Speaking to reporters, he said: “What I’m impressed about is the way Scottish society, public and private sector, mobilises itself in the various resilience forms and so forth where you can get most of the people in a room of about this size (around 20 people) that you need to coordinate that sort of resilience plan.

“Frankly, sometimes we try some things out in Scotland because for some work it can be an optimal size of population – big enough but not too big to do that sort of cross-sectoral kind of work.” NCSC officials said Scottish councils were "leading the way" in using a GCHQ service checking websites.

Mark Murphy, of Scottish Water, one of those vital utilities nobody wants to see fall victim to a cyber attack, said his organisation simply did not use the internet to control reservoirs and water pipes. Sometimes cyber security, it seems, is being offline. But Mr Murphy added that systems were not just electronically vulnerable. Not letting strangers in to your buildings is pretty important too. Water, like power, is firmly in the realms of CNI. It is the kind of asset that, at times of conflict, would be a target. Is that fair? Should there not be some kind of Geneva Convention, some rules for online war?

LESSON FIVE: ROGUE STATES PLAY DIRTY ONLINE AND THERE IS LITTLE CHANCE OF GLOBAL RULES TO STOP THEM DOING SO

WAR has rules. They might be ignored, but they exist. There are conventions on how prisoners are treated. There are bans on land mines and chemical weapons and negotiated deals on nuclear bombs. But there are no rules for cyber-conflict. It is a free-for-all. How do you even know if you are at war with another state? And what amounts to a fair, legal or proportionate response to digital aggression?

The UK has quietly signalled that it has an offensive cyber capability. British officials talk of deterrence. A year ago, at CyberUK 2018, the director of GCHQ announced a "major offensive cyber-campaign" against Islamic State.

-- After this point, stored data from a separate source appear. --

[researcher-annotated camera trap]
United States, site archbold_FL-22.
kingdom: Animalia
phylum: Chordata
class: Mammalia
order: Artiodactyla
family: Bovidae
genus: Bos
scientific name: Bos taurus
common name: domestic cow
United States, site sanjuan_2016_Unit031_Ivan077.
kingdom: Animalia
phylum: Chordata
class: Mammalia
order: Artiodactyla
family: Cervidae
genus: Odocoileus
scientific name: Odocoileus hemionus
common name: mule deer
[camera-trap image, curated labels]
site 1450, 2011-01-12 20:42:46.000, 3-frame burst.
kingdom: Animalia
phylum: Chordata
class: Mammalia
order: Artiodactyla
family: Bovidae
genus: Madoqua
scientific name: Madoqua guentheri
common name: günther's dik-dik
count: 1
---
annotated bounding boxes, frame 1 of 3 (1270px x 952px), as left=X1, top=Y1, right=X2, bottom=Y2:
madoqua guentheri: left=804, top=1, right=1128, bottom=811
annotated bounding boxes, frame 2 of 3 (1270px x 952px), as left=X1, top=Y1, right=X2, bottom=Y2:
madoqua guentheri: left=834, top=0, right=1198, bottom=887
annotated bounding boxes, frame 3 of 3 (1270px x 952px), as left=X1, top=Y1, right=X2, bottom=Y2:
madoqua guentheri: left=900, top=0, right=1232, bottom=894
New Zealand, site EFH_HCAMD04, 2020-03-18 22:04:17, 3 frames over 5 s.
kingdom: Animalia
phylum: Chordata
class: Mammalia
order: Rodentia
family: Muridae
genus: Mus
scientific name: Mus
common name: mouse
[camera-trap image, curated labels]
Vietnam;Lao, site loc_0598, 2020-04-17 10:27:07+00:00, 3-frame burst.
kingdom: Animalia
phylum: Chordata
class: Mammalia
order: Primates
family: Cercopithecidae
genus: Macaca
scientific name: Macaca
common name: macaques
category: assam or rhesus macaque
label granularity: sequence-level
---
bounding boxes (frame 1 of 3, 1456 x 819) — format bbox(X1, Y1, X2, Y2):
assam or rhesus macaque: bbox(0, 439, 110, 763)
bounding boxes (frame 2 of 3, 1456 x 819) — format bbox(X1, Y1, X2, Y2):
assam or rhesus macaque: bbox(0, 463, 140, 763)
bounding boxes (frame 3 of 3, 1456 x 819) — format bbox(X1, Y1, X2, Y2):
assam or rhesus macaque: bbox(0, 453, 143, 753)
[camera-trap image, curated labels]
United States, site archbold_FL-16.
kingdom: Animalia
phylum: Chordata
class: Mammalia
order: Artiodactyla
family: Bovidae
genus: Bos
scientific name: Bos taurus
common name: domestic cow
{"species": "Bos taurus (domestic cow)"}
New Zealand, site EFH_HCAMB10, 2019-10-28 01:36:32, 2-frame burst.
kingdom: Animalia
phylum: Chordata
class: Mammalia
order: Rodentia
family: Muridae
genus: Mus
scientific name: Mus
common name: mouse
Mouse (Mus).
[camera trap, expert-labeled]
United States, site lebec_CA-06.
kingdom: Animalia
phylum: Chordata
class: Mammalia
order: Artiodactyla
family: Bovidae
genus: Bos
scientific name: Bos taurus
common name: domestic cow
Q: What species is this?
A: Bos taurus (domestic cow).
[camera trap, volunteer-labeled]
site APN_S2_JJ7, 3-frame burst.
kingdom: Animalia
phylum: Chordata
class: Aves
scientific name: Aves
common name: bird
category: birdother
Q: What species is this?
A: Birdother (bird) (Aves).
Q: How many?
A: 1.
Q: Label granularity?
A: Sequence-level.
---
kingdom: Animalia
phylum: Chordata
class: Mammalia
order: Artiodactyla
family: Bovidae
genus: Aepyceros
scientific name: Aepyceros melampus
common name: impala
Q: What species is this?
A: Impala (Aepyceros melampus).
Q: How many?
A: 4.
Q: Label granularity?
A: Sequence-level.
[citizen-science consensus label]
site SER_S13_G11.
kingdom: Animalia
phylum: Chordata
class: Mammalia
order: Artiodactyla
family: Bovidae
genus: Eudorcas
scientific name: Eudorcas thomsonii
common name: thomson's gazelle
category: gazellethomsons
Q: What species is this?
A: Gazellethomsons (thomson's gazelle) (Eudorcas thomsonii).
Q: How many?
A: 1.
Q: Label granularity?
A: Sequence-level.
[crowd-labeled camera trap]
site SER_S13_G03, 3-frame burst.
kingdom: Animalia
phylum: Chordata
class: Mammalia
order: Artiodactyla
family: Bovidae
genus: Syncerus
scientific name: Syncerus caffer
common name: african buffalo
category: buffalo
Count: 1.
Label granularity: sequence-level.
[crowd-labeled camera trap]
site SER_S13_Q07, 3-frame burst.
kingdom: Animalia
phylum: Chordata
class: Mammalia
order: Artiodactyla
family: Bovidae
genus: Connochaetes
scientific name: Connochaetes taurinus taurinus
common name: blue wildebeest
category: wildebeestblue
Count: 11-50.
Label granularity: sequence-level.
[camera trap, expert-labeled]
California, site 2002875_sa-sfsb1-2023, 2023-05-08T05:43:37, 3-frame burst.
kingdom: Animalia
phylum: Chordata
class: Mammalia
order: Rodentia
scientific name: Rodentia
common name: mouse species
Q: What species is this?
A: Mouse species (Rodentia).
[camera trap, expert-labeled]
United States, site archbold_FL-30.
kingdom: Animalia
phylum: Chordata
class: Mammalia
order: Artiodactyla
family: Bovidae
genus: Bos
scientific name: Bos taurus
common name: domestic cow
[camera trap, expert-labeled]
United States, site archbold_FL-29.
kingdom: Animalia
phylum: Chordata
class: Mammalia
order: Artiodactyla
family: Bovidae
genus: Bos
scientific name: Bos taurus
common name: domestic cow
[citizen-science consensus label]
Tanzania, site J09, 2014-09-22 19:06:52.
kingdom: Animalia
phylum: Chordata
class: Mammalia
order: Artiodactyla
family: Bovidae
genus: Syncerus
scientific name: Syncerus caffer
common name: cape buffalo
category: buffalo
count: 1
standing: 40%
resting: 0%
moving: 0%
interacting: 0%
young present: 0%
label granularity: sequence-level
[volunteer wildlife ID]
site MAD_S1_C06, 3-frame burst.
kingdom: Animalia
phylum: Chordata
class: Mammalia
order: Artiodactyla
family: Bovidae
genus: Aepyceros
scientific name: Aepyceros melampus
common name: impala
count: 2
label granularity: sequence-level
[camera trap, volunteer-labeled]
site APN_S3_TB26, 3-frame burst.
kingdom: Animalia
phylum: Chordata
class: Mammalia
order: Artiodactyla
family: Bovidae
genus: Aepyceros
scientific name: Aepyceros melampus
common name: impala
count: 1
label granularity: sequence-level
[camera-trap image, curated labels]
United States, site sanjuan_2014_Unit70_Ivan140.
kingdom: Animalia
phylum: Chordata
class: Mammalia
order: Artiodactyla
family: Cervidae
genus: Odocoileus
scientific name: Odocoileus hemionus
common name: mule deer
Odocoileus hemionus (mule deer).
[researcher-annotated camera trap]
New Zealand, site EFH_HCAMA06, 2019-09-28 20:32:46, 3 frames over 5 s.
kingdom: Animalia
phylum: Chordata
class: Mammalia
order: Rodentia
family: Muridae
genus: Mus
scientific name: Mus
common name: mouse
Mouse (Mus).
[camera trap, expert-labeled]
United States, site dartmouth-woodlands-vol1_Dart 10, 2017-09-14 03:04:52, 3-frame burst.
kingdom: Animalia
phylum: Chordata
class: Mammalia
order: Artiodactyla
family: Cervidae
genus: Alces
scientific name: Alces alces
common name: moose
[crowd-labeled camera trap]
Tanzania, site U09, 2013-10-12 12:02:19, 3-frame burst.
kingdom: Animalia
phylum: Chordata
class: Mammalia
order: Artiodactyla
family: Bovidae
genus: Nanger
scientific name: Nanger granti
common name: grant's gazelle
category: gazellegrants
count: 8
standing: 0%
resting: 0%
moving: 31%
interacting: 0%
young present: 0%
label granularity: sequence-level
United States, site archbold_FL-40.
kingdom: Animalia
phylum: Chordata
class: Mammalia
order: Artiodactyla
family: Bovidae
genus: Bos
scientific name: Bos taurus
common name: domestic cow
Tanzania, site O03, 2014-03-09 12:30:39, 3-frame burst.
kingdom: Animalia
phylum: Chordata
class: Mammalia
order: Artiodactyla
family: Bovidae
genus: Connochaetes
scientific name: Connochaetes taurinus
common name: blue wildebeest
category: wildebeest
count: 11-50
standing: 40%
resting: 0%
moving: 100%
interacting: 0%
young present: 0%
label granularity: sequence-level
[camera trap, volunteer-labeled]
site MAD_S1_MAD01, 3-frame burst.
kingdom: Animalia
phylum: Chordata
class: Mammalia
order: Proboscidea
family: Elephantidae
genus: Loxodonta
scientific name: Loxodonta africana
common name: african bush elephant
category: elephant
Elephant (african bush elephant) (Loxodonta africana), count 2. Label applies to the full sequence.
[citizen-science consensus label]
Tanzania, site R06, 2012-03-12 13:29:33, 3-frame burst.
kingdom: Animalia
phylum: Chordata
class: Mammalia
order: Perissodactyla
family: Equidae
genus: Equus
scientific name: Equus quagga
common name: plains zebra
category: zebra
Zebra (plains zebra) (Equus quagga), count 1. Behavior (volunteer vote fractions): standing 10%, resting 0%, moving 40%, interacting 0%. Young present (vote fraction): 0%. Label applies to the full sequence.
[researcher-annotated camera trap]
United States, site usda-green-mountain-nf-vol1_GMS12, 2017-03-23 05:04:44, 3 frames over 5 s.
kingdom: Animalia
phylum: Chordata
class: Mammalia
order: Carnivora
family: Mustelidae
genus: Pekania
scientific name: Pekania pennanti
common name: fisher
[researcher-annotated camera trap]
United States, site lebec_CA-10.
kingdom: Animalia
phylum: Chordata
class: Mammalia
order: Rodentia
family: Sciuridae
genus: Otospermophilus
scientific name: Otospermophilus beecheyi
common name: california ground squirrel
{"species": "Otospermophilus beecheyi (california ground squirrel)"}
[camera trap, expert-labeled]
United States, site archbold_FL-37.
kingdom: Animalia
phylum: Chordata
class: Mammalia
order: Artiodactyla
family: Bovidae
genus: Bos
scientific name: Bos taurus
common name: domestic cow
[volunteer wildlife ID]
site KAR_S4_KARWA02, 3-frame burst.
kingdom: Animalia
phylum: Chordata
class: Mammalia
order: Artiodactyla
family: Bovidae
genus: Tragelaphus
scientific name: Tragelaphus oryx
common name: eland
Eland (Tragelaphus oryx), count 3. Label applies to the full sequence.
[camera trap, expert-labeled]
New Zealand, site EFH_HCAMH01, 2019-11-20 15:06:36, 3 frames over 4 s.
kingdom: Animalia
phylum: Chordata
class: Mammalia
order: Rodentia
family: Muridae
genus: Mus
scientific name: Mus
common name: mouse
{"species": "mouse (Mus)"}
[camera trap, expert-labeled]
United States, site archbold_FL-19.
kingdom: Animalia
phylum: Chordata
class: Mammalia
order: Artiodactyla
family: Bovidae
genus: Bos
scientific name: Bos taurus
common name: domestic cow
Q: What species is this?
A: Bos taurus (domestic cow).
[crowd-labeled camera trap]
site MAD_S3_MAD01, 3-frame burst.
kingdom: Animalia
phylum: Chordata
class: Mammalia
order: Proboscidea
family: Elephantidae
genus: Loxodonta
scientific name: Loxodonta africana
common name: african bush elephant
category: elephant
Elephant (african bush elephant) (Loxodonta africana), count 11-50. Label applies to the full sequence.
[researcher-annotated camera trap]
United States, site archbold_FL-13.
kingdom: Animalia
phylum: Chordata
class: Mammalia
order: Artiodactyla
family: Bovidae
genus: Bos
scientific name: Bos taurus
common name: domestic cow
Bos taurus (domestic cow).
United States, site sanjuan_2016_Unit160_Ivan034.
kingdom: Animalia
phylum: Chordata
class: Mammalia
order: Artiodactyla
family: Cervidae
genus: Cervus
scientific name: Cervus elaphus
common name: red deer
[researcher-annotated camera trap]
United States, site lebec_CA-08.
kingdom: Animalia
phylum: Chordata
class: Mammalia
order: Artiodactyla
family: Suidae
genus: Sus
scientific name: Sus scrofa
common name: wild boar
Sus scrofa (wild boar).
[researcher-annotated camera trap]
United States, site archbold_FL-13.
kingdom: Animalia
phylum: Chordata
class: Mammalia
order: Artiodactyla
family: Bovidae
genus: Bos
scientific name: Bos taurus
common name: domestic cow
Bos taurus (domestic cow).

So would the UK retaliate against a state that, say, meddled with its power supplies or NHS? Officials are coy. Why? In a propaganda climate of "he said, she said" claim and counter-claim, Western allies do not want to end up accused of causing fatal blackouts or other critical infrastructure damage.

Mr Martin or NCSC declined to expand on any specific online vulnerabilities of the four states most frequently linked with cyber attacks: China, Russia, North Korea and Iran.

Officials from the other Five Eyes agencies all stressed the importance of naming and shaming perpetrators - although this, they said, was always a political decision. Is embarrassment, or a threat of sanctions, a deterrent.

Mr Martin, referring to a debate at CyberUK, said: “I think you heard in the Five Eyes panel that there are countries that, by and large, behave towards some form of internationally acceptable norms and behaviour – and countries that don’t."

But he doubted there was an immediate chance of a deal to impose an online Geneva Convention. He said: “I think that the prospects of that sort of process taking off at large-scale, intergovernmental level in the short term aren’t very high. That is an assessment, rather than a view. Who knows? I think it is probably a long-term issue.

“I wouldn’t rule anything out in the long run,” he added. Meanwhile, the UK senses there are laws online, even if its adversaries do not. Mr Martine said Britain's "starting point" was that "international law applies in cyberspace". He added: "The question is how, not if. I think that’s a starting point for our approach."